Data on IPTp coverage at the national level can be misleading in countries with mixed transmission patterns, as malaria transmission is often localized and IPTp might not be implemented in all areas of the country. Therefore, the indicator should be calculated only for areas in which the IPTp strategy is implemented.
In household surveys, this indicator is subject to recall bias as some women may be unable to remember if they received IPTp during their last pregnancy or what type of antimalarial was given. Additionally, household surveys do not typically measure whether each dose of IPTp was given during ANC visits. At best, it can only be used to determine whether at least one of the doses received was given during an ANC visit.
In order to obtain accurate data for this indicator, it is also important to differentiate between a treatment dose for prevention (as prescribed for IPTp) and actual treatment of an existing malaria infection. Although it is extremely difficult to differentiate in the context of a survey interview, the latter is curative care, and does not count as standard IPTp procedure. Similarly, women taking weekly chloroquine prophylaxis are not considered to be covered by IPTp.

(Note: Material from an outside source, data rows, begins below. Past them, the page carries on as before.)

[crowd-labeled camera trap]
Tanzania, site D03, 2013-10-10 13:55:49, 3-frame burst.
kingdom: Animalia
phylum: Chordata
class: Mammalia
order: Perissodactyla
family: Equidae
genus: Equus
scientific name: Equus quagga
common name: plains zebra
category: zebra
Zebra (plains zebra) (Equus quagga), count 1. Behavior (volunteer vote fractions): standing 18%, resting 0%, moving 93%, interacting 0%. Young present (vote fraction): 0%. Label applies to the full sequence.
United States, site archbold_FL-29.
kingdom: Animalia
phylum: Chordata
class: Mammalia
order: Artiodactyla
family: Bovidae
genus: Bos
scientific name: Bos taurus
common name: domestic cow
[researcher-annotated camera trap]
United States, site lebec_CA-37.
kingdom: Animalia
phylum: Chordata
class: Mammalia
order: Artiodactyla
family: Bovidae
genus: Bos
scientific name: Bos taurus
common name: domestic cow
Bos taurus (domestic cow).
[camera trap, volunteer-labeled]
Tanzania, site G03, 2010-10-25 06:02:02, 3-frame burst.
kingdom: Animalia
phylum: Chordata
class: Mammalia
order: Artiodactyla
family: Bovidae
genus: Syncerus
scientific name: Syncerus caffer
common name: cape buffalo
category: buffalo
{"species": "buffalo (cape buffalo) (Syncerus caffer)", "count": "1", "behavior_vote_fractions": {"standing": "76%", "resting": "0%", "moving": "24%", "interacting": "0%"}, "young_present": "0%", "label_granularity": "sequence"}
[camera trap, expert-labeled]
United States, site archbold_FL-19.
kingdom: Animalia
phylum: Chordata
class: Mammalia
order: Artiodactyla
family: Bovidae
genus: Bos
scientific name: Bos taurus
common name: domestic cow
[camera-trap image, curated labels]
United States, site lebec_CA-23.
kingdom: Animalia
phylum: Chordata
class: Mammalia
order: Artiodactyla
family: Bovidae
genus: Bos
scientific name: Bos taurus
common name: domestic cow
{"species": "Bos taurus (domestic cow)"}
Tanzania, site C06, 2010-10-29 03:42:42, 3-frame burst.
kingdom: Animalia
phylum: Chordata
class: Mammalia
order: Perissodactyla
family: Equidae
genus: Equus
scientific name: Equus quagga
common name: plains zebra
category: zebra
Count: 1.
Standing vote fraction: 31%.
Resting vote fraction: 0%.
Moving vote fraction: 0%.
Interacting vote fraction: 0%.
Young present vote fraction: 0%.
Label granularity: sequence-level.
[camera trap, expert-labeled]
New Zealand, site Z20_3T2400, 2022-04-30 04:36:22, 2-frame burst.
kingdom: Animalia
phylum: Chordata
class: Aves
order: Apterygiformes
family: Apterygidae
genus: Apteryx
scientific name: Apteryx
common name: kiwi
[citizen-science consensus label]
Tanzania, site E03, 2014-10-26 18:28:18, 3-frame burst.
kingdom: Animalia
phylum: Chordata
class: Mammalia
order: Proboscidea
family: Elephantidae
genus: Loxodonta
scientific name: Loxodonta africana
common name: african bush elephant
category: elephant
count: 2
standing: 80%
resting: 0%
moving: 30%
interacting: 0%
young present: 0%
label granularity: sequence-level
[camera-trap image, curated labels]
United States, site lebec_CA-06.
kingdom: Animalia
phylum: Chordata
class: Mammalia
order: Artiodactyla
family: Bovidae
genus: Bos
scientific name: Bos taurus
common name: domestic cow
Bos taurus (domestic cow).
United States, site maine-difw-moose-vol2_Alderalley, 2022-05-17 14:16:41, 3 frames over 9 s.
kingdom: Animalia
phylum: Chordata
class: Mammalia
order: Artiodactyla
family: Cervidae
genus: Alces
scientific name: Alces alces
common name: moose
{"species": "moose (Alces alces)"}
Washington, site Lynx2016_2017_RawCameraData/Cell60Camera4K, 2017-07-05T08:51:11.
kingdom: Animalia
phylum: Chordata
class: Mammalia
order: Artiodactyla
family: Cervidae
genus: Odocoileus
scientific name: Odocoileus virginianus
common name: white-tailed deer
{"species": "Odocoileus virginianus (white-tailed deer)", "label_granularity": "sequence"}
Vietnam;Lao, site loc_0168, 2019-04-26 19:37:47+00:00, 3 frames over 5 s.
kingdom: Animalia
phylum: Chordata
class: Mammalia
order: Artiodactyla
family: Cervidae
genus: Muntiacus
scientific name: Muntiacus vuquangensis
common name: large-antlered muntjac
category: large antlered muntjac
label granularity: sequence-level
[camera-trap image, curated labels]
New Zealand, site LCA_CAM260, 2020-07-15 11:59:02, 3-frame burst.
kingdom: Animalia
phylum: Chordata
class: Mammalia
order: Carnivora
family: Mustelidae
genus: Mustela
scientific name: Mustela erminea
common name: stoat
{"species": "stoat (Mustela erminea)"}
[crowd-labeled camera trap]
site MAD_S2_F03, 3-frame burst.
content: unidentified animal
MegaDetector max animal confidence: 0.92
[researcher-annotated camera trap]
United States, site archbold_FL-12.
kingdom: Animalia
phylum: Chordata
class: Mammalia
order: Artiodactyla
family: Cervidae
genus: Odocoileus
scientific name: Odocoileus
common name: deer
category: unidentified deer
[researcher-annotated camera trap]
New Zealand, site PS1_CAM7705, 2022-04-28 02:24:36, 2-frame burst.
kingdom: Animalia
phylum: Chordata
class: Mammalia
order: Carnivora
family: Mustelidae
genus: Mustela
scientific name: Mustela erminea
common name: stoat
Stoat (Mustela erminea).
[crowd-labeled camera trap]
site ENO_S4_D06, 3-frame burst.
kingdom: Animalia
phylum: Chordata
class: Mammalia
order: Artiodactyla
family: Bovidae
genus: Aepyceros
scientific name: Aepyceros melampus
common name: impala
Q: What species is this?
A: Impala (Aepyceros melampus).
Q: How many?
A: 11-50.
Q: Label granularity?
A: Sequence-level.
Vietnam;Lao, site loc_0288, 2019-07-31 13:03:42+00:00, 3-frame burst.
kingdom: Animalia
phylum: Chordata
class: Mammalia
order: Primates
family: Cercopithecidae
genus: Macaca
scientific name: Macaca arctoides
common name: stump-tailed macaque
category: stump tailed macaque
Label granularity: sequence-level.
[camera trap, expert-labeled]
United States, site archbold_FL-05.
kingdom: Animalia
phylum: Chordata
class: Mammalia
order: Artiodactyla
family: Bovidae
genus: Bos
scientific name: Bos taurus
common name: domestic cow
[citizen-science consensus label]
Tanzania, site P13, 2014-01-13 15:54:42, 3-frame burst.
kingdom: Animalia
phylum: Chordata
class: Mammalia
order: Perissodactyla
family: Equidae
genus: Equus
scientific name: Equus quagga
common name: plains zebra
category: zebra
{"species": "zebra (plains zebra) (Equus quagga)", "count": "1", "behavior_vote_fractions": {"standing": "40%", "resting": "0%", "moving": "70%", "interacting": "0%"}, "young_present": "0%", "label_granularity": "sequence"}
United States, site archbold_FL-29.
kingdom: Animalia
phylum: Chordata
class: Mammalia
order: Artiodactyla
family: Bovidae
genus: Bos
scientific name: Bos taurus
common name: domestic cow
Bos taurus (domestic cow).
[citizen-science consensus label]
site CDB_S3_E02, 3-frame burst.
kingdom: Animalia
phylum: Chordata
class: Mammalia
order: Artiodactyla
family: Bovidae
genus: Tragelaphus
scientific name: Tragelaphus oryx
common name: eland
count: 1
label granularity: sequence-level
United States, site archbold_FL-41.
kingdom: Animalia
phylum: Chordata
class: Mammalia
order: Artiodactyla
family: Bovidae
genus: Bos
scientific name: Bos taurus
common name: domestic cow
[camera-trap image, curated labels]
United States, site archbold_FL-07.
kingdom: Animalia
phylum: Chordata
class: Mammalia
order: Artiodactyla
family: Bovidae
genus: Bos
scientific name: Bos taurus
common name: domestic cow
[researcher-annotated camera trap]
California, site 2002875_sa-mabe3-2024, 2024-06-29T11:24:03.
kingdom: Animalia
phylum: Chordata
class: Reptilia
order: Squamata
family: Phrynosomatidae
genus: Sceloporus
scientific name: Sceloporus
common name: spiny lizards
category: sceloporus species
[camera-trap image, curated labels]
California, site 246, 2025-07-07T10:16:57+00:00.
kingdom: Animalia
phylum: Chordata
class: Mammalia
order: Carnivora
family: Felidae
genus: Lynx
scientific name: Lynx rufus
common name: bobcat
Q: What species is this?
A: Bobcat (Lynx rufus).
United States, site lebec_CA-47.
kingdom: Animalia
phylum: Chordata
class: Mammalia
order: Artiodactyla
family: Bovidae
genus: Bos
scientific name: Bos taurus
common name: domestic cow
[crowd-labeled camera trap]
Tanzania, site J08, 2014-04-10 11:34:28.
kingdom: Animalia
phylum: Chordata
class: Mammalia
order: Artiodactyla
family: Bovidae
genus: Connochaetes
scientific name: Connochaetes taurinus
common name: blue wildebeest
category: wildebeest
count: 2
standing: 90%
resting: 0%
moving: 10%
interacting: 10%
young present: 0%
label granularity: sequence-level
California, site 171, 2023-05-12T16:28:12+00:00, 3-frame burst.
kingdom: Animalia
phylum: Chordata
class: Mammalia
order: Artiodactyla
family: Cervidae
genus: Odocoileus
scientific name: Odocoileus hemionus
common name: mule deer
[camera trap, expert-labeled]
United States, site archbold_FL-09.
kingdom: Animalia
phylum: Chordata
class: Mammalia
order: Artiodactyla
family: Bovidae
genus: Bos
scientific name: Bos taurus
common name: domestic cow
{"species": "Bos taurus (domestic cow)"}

access, quality, malaria, safe motherhood (SM)
The unequal balance of power between men and women and inequitable access to health care and financial resources as a result of gender and other social inequalities paves the way for women’s vulnerability to malaria and other infectious diseases. It also affects women’s ability to respond appropriately and access prevention and treatment efforts where available (Roll Back Malaria Partnership, 2006).
WHO. Malaria in Pregnancy: Guidelines for measuring key monitoring and evaluation indicators. 2007.
Roll Back Malaria Partnership. A Guide to Gender and Malaria Resources. 2006.
Roll Back Malaria Partnership. Guidelines for Core Population-Based
Indicators. MEASURE Evaluation: Calverton, MD. 2011.